Problem details: Because the material must be preserved as it stands, copy every line exactly.

--- Data excerpts Enclosed Below ---

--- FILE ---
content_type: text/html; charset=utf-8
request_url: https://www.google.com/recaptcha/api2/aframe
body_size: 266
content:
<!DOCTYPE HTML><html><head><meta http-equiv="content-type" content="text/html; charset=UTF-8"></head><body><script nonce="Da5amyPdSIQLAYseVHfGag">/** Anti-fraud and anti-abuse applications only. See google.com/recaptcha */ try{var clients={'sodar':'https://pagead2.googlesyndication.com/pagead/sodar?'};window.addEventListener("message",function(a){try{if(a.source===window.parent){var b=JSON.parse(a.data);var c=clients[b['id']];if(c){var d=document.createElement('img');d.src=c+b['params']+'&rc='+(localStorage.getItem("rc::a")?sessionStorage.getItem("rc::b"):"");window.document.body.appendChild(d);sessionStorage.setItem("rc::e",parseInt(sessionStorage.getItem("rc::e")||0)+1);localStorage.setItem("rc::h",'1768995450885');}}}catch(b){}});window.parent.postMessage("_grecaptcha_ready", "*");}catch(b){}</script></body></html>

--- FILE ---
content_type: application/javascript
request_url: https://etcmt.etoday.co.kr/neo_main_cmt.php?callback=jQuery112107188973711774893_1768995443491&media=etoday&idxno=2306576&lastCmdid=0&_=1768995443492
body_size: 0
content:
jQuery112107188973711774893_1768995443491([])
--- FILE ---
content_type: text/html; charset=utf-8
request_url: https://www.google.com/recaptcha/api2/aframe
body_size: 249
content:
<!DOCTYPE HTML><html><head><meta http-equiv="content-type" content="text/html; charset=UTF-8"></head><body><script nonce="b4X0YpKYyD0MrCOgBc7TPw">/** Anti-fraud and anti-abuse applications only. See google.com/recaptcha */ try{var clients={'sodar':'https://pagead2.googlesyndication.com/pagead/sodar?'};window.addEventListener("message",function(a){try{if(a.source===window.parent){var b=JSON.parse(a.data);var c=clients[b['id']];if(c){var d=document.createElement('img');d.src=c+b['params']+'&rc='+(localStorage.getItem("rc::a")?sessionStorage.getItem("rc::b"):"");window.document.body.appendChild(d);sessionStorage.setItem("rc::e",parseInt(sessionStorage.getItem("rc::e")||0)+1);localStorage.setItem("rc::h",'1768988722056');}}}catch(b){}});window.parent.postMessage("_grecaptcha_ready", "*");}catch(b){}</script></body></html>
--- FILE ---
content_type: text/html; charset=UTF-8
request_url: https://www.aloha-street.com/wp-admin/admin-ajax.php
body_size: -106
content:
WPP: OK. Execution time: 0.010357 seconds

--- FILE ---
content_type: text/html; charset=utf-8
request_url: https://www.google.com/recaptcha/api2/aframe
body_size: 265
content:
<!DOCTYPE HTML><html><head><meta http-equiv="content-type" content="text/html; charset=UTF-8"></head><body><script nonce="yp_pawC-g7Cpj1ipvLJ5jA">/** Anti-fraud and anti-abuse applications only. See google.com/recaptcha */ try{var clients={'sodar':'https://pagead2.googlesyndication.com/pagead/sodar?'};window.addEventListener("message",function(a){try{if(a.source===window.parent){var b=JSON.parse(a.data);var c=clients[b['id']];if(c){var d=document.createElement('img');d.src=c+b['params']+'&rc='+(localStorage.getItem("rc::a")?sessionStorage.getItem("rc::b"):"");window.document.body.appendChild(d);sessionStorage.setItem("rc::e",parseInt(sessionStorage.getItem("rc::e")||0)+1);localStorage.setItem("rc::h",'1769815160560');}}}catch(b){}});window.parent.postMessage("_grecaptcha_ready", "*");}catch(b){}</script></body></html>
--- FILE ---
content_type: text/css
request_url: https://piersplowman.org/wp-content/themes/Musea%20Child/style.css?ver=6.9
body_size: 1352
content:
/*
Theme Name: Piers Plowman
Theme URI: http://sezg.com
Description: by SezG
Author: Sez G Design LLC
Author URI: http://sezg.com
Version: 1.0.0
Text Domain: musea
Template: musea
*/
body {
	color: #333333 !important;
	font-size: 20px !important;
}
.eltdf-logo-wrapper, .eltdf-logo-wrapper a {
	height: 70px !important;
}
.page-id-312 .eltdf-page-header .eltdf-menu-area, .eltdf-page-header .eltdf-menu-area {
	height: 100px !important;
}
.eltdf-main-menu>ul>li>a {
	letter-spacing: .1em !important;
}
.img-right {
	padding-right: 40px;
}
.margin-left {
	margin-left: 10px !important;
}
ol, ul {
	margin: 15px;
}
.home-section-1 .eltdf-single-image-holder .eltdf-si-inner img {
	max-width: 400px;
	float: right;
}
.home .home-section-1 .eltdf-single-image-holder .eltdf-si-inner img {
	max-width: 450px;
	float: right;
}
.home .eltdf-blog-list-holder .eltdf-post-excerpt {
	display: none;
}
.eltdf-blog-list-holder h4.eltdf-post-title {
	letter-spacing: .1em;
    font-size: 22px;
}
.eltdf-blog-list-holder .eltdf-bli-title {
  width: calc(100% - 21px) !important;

--- End of Enclosed Data excerpts ---

Result of this task:
--- FILE ---
content_type: text/html; charset=utf-8
request_url: https://www.google.com/recaptcha/api2/aframe
body_size: 266
content:
<!DOCTYPE HTML><html><head><meta http-equiv="content-type" content="text/html; charset=UTF-8"></head><body><script nonce="Da5amyPdSIQLAYseVHfGag">/** Anti-fraud and anti-abuse applications only. See google.com/recaptcha */ try{var clients={'sodar':'https://pagead2.googlesyndication.com/pagead/sodar?'};window.addEventListener("message",function(a){try{if(a.source===window.parent){var b=JSON.parse(a.data);var c=clients[b['id']];if(c){var d=document.createElement('img');d.src=c+b['params']+'&rc='+(localStorage.getItem("rc::a")?sessionStorage.getItem("rc::b"):"");window.document.body.appendChild(d);sessionStorage.setItem("rc::e",parseInt(sessionStorage.getItem("rc::e")||0)+1);localStorage.setItem("rc::h",'1768995450885');}}}catch(b){}});window.parent.postMessage("_grecaptcha_ready", "*");}catch(b){}</script></body></html>

--- FILE ---
content_type: application/javascript
request_url: https://etcmt.etoday.co.kr/neo_main_cmt.php?callback=jQuery112107188973711774893_1768995443491&media=etoday&idxno=2306576&lastCmdid=0&_=1768995443492
body_size: 0
content:
jQuery112107188973711774893_1768995443491([])
--- FILE ---
content_type: text/html; charset=utf-8
request_url: https://www.google.com/recaptcha/api2/aframe
body_size: 249
content:
<!DOCTYPE HTML><html><head><meta http-equiv="content-type" content="text/html; charset=UTF-8"></head><body><script nonce="b4X0YpKYyD0MrCOgBc7TPw">/** Anti-fraud and anti-abuse applications only. See google.com/recaptcha */ try{var clients={'sodar':'https://pagead2.googlesyndication.com/pagead/sodar?'};window.addEventListener("message",function(a){try{if(a.source===window.parent){var b=JSON.parse(a.data);var c=clients[b['id']];if(c){var d=document.createElement('img');d.src=c+b['params']+'&rc='+(localStorage.getItem("rc::a")?sessionStorage.getItem("rc::b"):"");window.document.body.appendChild(d);sessionStorage.setItem("rc::e",parseInt(sessionStorage.getItem("rc::e")||0)+1);localStorage.setItem("rc::h",'1768988722056');}}}catch(b){}});window.parent.postMessage("_grecaptcha_ready", "*");}catch(b){}</script></body></html>
--- FILE ---
content_type: text/html; charset=UTF-8
request_url: https://www.aloha-street.com/wp-admin/admin-ajax.php
body_size: -106
content:
WPP: OK. Execution time: 0.010357 seconds

--- FILE ---
content_type: text/html; charset=utf-8
request_url: https://www.google.com/recaptcha/api2/aframe
body_size: 265
content:
<!DOCTYPE HTML><html><head><meta http-equiv="content-type" content="text/html; charset=UTF-8"></head><body><script nonce="yp_pawC-g7Cpj1ipvLJ5jA">/** Anti-fraud and anti-abuse applications only. See google.com/recaptcha */ try{var clients={'sodar':'https://pagead2.googlesyndication.com/pagead/sodar?'};window.addEventListener("message",function(a){try{if(a.source===window.parent){var b=JSON.parse(a.data);var c=clients[b['id']];if(c){var d=document.createElement('img');d.src=c+b['params']+'&rc='+(localStorage.getItem("rc::a")?sessionStorage.getItem("rc::b"):"");window.document.body.appendChild(d);sessionStorage.setItem("rc::e",parseInt(sessionStorage.getItem("rc::e")||0)+1);localStorage.setItem("rc::h",'1769815160560');}}}catch(b){}});window.parent.postMessage("_grecaptcha_ready", "*");}catch(b){}</script></body></html>
--- FILE ---
content_type: text/css
request_url: https://piersplowman.org/wp-content/themes/Musea%20Child/style.css?ver=6.9
body_size: 1352
content:
/*
Theme Name: Piers Plowman
Theme URI: http://sezg.com
Description: by SezG
Author: Sez G Design LLC
Author URI: http://sezg.com
Version: 1.0.0
Text Domain: musea
Template: musea
*/
body {
	color: #333333 !important;
	font-size: 20px !important;
}
.eltdf-logo-wrapper, .eltdf-logo-wrapper a {
	height: 70px !important;
}
.page-id-312 .eltdf-page-header .eltdf-menu-area, .eltdf-page-header .eltdf-menu-area {
	height: 100px !important;
}
.eltdf-main-menu>ul>li>a {
	letter-spacing: .1em !important;
}
.img-right {
	padding-right: 40px;
}
.margin-left {
	margin-left: 10px !important;
}
ol, ul {
	margin: 15px;
}
.home-section-1 .eltdf-single-image-holder .eltdf-si-inner img {
	max-width: 400px;
	float: right;
}
.home .home-section-1 .eltdf-single-image-holder .eltdf-si-inner img {
	max-width: 450px;
	float: right;
}
.home .eltdf-blog-list-holder .eltdf-post-excerpt {
	display: none;
}
.eltdf-blog-list-holder h4.eltdf-post-title {
	letter-spacing: .1em;
    font-size: 22px;
}
.eltdf-blog-list-holder .eltdf-bli-title {
  width: calc(100% - 21px) !important;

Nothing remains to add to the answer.